Foto: Jandiro Adriano Koch
Óleo sobre tela. 
Foto: Jandiro Adriano Koch
Giz de cera sobre cartolina. 
Foto: Jandiro Adriano Koch

Diante dos diversos ofícios exercidos ao longo da vida, ocupações que também dizem de sua classe social, eu quis saber qual, se pudesse escolher, seria o preferido. Disse-me que gostaria mesmo é de “administrar uma casa grande, como uma pensão, onde uma turma de pessoas poderia morar, comer bem… com um atelier em um quarto dos fundos.” 

Explicou-me que sua família nunca deu muita atenção ao seu talento, mas que ele sentiu que lhes chamou a atenção quando, pela primeira vez, apareceu, na casa em que moravam em Pelotas, um comprador com um cheque na mão. Indaguei se chegou a pensar que poderia viver da arte. Respondeu que nunca acreditou na possibilidade. 

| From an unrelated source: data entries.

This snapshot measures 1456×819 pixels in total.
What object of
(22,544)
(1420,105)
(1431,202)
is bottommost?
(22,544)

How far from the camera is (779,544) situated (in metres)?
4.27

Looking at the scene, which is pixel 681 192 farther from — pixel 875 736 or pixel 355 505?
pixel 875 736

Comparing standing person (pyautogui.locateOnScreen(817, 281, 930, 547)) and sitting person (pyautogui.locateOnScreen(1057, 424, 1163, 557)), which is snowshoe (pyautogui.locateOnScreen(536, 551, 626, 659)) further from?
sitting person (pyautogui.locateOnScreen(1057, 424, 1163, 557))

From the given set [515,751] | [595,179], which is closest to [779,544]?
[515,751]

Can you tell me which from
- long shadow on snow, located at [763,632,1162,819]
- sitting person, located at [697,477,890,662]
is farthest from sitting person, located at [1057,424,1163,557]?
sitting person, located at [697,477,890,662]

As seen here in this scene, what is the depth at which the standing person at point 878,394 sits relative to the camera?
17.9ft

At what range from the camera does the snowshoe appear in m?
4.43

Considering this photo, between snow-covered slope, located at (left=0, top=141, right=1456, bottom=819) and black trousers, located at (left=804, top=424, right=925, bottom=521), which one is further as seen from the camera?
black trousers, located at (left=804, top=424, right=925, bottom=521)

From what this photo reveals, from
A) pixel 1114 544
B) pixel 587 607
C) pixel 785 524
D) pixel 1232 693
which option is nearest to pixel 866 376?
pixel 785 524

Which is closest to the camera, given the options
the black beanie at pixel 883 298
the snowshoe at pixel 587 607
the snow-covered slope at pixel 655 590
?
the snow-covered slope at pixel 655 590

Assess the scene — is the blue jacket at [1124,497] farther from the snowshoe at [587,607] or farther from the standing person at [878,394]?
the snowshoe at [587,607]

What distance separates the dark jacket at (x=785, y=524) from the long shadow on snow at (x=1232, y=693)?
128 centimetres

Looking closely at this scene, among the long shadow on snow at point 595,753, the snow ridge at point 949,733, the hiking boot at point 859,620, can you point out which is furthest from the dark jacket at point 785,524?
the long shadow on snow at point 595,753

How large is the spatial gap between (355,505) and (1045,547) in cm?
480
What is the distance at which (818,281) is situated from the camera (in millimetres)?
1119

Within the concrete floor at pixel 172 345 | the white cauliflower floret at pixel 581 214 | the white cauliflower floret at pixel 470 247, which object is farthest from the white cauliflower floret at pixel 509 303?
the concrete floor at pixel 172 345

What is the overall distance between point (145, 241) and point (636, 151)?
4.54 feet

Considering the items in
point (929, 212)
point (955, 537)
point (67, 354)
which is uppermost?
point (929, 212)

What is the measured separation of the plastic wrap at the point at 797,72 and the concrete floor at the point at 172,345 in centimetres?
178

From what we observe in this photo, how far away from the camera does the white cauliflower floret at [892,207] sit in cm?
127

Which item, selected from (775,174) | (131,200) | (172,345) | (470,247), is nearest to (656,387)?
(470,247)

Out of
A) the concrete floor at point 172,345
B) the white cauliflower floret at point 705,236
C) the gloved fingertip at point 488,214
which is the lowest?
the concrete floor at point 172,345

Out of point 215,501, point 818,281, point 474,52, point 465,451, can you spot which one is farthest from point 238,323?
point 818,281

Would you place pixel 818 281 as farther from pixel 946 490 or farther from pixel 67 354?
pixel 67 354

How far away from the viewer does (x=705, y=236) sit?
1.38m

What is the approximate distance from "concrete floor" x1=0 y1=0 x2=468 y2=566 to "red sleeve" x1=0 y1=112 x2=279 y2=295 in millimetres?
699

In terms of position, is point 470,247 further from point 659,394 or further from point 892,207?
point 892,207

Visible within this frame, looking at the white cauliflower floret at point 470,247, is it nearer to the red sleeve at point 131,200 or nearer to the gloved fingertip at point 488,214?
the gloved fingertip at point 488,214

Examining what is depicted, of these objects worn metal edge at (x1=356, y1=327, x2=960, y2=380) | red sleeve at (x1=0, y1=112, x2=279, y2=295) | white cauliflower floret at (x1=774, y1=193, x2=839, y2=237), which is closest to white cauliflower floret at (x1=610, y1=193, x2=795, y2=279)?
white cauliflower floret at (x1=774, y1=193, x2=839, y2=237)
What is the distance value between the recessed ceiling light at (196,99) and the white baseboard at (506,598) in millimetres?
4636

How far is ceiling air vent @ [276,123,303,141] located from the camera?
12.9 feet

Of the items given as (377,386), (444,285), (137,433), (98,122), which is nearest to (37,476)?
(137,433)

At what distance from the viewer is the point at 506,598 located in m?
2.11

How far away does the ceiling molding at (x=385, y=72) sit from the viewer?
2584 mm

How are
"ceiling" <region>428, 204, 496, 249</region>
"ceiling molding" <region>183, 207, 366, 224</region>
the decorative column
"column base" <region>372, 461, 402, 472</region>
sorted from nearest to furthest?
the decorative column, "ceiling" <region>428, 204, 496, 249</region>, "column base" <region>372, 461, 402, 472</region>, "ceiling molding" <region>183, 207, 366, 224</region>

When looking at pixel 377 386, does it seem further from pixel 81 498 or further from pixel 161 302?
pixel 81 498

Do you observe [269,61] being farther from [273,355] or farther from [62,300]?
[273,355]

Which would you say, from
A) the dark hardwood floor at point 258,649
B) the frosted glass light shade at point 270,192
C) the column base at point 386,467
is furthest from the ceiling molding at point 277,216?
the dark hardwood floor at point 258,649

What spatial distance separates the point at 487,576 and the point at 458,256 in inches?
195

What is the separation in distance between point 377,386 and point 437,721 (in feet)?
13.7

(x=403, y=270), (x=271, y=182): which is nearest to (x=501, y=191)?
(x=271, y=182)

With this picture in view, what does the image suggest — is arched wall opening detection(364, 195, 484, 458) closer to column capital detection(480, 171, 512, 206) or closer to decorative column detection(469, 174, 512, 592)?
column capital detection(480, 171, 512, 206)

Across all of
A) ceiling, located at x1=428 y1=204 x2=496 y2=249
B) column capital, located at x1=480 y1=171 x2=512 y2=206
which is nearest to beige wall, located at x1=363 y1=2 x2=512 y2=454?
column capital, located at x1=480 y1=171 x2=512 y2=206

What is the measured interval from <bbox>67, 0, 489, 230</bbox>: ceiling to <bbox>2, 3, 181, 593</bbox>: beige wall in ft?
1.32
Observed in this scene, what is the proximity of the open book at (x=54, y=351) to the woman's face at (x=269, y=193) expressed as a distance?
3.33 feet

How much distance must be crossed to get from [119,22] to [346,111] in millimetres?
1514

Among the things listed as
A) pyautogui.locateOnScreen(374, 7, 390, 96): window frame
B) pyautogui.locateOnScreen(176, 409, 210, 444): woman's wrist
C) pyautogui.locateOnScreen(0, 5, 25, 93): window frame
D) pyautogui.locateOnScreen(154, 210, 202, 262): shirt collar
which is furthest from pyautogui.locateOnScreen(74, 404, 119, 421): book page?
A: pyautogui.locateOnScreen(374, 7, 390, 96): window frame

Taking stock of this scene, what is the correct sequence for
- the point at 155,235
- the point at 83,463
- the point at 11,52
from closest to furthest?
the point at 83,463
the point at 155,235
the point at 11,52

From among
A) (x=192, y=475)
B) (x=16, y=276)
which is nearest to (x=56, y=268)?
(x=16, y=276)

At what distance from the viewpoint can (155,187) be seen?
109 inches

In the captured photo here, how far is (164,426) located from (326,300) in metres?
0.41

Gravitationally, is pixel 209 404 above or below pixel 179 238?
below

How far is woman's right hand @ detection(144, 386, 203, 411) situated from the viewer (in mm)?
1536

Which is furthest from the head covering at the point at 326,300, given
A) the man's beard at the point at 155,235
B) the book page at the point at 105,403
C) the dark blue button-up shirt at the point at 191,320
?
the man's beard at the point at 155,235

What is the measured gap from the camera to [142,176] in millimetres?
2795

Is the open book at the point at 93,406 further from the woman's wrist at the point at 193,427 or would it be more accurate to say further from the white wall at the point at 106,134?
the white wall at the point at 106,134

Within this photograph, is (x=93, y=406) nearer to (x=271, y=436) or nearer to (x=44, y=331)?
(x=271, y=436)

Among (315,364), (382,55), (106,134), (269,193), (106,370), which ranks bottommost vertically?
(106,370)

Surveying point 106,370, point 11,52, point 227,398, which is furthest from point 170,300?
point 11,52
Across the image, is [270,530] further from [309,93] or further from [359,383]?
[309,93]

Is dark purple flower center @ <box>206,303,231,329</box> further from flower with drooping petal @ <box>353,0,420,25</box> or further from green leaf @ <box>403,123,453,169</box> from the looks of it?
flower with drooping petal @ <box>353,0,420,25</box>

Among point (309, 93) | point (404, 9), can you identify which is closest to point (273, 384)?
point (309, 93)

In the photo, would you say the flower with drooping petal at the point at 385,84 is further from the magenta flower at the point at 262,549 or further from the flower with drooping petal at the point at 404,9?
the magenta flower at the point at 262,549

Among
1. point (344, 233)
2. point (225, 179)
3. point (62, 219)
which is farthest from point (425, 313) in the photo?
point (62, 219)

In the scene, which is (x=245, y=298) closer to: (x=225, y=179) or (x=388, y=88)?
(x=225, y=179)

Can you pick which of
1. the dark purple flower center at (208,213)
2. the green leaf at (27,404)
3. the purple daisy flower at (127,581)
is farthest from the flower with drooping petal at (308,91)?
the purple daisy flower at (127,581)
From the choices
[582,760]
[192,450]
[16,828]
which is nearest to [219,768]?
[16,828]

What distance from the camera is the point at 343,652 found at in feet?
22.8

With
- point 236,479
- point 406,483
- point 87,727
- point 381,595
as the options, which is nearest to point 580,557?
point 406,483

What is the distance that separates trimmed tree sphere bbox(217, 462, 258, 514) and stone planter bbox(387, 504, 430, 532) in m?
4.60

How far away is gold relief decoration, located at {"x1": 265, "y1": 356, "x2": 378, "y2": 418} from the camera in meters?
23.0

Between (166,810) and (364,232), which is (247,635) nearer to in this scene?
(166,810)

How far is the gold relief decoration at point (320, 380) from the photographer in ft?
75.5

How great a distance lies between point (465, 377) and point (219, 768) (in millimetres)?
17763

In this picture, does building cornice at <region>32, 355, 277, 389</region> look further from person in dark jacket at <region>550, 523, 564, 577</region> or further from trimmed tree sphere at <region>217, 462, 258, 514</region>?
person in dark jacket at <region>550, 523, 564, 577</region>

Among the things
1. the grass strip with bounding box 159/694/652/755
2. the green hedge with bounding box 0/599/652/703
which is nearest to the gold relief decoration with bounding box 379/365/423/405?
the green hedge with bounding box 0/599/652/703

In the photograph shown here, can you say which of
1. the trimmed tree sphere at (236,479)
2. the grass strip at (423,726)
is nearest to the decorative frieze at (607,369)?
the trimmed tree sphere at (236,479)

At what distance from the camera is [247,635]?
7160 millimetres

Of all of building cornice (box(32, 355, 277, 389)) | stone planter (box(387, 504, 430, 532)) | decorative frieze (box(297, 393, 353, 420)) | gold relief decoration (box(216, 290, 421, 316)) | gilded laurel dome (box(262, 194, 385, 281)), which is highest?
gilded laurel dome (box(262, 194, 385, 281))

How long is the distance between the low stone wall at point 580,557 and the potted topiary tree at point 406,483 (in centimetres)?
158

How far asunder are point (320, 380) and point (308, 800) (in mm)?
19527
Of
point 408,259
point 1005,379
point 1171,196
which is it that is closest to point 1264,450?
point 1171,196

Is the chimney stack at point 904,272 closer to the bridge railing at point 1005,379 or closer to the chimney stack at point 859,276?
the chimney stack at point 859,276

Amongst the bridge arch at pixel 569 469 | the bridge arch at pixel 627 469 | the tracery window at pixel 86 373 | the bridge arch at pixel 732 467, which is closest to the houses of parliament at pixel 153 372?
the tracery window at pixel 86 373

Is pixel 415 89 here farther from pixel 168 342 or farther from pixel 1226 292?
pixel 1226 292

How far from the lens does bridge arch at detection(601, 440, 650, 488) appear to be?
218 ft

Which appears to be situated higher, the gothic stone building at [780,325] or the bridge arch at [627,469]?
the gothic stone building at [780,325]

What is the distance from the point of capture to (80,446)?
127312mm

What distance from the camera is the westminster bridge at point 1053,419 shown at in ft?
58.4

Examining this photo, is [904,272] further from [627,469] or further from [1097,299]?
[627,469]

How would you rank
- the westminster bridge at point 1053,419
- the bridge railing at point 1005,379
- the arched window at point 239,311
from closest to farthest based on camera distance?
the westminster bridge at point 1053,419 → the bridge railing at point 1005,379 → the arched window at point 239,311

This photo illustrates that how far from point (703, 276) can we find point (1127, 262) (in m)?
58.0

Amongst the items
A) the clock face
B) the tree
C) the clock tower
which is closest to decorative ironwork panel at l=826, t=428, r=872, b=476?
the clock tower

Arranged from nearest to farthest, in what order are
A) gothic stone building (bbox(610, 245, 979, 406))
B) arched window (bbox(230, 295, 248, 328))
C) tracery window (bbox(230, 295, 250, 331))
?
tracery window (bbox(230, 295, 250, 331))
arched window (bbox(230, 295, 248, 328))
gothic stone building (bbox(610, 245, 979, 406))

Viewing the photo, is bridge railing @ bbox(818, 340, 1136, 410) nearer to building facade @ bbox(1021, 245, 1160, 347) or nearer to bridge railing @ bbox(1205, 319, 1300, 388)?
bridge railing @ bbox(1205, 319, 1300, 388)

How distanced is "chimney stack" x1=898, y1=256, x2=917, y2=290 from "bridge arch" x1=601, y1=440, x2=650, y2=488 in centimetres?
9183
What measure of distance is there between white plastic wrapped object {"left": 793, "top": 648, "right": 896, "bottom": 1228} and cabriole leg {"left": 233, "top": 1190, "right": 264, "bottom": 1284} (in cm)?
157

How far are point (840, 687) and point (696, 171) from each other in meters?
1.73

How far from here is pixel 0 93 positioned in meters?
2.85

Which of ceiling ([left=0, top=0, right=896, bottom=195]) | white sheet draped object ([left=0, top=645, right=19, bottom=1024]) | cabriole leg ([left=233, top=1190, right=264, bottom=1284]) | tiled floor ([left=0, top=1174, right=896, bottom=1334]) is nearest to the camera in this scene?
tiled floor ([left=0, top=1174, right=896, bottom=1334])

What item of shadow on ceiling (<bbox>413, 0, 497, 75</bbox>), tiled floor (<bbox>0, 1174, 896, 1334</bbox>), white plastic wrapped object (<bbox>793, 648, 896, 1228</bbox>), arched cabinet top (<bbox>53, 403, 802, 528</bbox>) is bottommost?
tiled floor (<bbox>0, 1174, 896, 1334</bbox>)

De passagem por Porto Alegre, ficará algumas semanas. Está aproveitando para comercializar as obras de tamanhos e técnicas diferentes. Eu já havia falado com ele por telefone, também com amigos e colegas pintores, que me auxiliaram a montar um perfil mais completo do que esta matéria, texto que será publicado na revista “A Mosca”, prevista para sair na capital gaúcha em agosto. Josuel não é um desconhecido, já fez exposições, há registros sobre ele em jornais antigos, mas, como ainda não estão digitalizados, são material que a geração “Google” praticamente não sabe acessar. 

Despedi-me com um abraço, um desses desajeitados, de pessoas que acabam de se conhecer. Pretendo revê-lo em breve. Levei uma frase na cabeça: “Sempre fui alegre, sempre fiz do pedaço de pão um luxo.” Deixo um desejo meu: que a vida lhe seja saudável e longa – mas que os espaços de arte, memória e produção de conhecimento não se fiem nisso.


Jandiro Adriano Koch, ou Jan, nasceu e vive em Estrela, RS. Graduou-se em História pela UNIVATES e fez especialização em Gênero e Sexualidade. Com cinco livros lançados, dedica-se a estudar e mostrar vivências LGBTQI+, especialmente em sua região, o Vale do Taquari, “O gaúcho era gay? Mas bah!” seu último título lançado este ano.